◆ Given exercise:
The records are set out below this line. Return exactly the lines from the one containing "What is the distance that" through the last, and exclude the pictures.

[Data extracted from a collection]
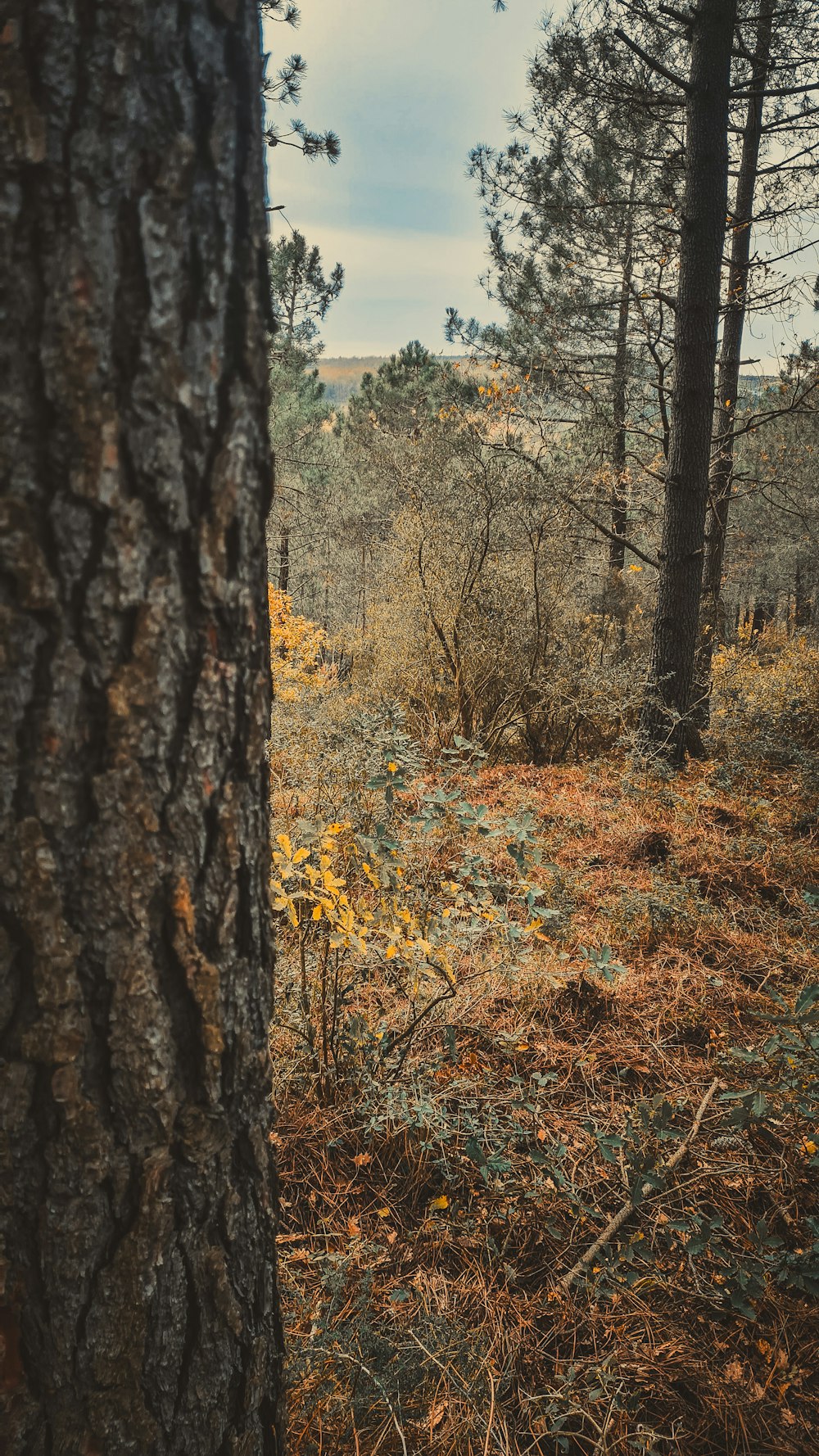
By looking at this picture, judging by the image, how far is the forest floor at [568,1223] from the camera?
52.8 inches

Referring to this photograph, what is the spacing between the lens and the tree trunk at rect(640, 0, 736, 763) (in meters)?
4.61

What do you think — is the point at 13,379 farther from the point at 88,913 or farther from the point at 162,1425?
the point at 162,1425

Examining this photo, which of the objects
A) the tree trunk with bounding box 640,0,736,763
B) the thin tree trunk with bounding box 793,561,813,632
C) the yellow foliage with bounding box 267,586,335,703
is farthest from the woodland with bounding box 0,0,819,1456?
the thin tree trunk with bounding box 793,561,813,632

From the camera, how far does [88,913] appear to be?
2.44ft

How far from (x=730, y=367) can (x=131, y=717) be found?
832cm

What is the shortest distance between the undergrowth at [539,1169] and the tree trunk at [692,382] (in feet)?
7.97

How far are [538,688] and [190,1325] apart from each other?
17.1 feet

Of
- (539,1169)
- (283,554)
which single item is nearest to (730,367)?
(539,1169)

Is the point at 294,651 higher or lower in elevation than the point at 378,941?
higher

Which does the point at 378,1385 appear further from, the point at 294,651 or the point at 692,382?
the point at 294,651

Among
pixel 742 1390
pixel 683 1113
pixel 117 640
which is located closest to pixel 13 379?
pixel 117 640

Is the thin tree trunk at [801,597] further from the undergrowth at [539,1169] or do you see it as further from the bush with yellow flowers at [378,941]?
the bush with yellow flowers at [378,941]

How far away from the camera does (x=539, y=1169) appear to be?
1861 mm

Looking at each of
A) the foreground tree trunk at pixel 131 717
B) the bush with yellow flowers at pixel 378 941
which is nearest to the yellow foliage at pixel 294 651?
the bush with yellow flowers at pixel 378 941
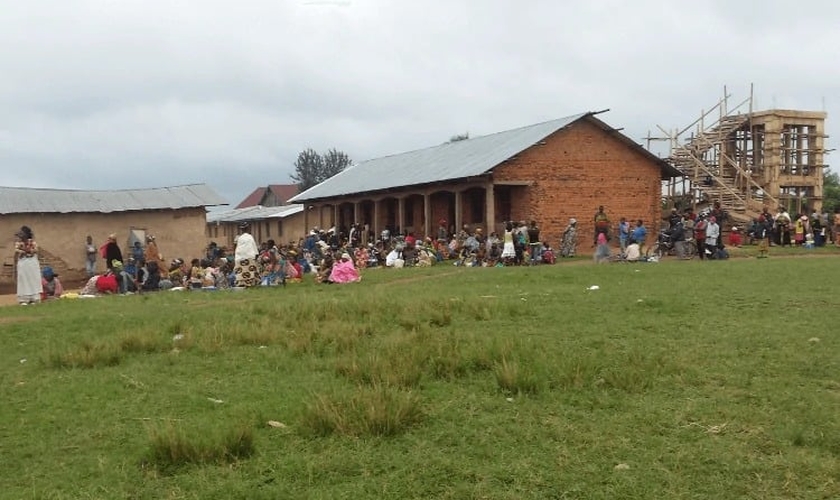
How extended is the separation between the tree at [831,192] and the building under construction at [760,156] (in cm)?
563

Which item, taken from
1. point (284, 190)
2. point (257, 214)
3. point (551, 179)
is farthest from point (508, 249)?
point (284, 190)

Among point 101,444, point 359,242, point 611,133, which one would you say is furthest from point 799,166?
point 101,444

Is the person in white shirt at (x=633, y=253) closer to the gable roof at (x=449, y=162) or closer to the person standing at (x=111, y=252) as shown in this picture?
the gable roof at (x=449, y=162)

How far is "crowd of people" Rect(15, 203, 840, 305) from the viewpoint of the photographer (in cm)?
1903

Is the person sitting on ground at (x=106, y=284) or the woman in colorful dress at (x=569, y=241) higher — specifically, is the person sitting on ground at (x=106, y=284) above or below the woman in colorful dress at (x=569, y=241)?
below

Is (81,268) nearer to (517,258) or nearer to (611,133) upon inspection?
(517,258)

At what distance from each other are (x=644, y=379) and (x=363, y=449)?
103 inches

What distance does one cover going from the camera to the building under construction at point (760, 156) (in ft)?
127

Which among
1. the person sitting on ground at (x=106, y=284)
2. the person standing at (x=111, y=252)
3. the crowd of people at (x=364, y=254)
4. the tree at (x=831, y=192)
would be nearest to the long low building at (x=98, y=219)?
the crowd of people at (x=364, y=254)

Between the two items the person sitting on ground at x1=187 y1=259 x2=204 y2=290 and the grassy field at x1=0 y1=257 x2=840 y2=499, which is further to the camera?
the person sitting on ground at x1=187 y1=259 x2=204 y2=290

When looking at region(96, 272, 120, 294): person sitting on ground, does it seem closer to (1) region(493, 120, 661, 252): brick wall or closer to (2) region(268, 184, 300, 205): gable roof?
(1) region(493, 120, 661, 252): brick wall

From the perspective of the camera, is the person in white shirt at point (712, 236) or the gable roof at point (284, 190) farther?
the gable roof at point (284, 190)

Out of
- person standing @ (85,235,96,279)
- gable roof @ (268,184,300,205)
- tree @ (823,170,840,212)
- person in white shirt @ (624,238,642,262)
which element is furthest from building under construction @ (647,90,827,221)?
gable roof @ (268,184,300,205)

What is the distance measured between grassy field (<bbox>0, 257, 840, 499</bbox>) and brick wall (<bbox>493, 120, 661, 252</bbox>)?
53.4 ft
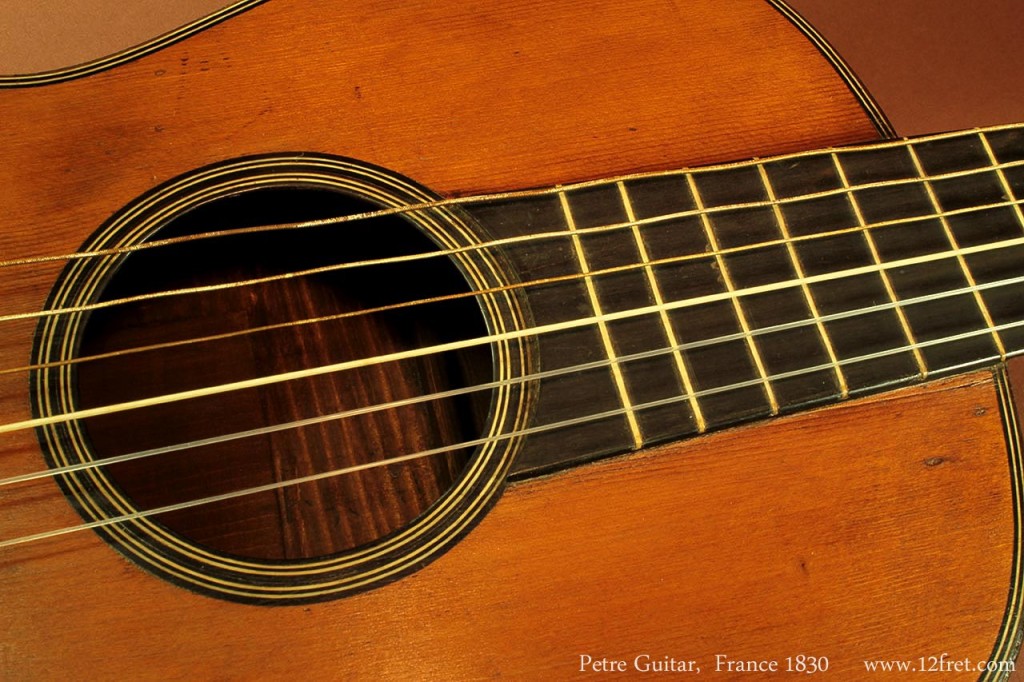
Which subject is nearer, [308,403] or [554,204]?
[554,204]

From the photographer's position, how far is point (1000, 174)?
2.94ft

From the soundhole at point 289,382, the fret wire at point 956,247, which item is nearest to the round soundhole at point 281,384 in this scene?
the soundhole at point 289,382

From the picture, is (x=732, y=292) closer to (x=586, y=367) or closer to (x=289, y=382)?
(x=586, y=367)

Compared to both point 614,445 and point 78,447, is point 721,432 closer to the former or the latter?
point 614,445

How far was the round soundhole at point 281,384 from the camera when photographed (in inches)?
28.0

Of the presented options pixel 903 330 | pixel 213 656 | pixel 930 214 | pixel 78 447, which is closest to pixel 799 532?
pixel 903 330

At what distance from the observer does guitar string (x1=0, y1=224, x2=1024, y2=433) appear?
703 mm

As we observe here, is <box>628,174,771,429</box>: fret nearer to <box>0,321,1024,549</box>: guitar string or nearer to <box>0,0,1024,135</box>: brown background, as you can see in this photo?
<box>0,321,1024,549</box>: guitar string

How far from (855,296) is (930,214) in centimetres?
14

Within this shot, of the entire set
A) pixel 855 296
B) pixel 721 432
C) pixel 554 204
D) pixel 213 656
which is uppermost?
pixel 554 204

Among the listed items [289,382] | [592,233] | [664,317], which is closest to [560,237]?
[592,233]

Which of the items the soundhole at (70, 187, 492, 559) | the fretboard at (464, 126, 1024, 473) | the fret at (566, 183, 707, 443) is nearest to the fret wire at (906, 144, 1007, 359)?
the fretboard at (464, 126, 1024, 473)

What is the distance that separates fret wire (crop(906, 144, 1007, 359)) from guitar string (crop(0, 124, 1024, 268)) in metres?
0.01

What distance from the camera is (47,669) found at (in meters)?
0.67
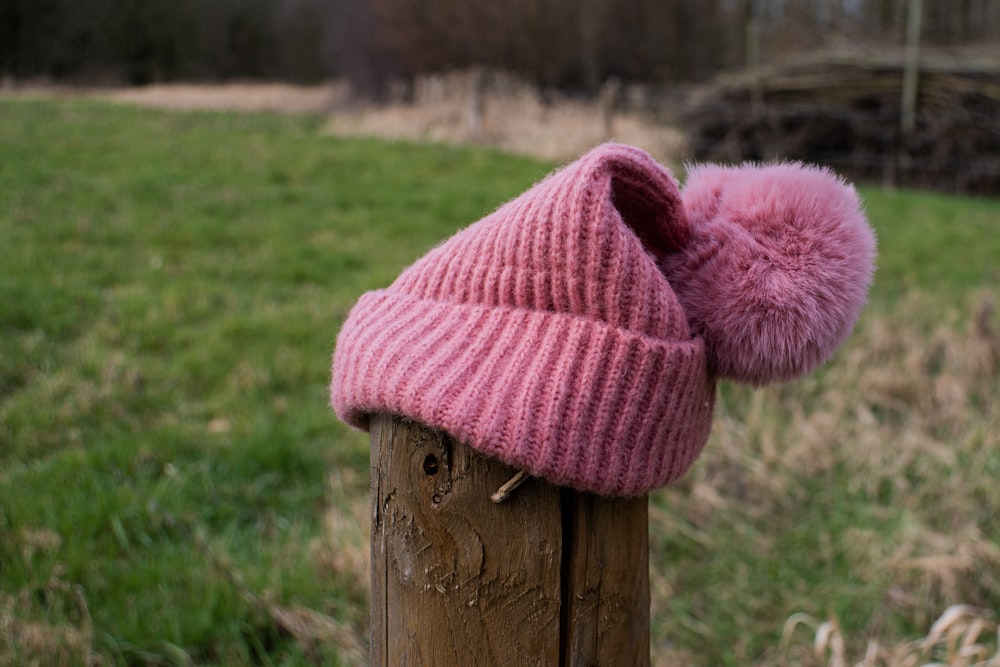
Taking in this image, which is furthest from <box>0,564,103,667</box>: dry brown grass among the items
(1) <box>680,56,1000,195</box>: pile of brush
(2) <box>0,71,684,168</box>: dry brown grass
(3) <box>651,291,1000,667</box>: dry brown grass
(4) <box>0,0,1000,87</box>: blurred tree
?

◆ Expected answer:
What is the distance that separates fret wire (crop(906, 144, 1007, 359)) from guitar string (crop(0, 124, 1024, 268)) in metres?
0.01

What distance from the camera is (47,669) found at (in meters)?
0.67
Taking in this image, which is furthest from <box>0,564,103,667</box>: dry brown grass among the items
(1) <box>680,56,1000,195</box>: pile of brush
(2) <box>0,71,684,168</box>: dry brown grass
(3) <box>651,291,1000,667</box>: dry brown grass
(4) <box>0,0,1000,87</box>: blurred tree
?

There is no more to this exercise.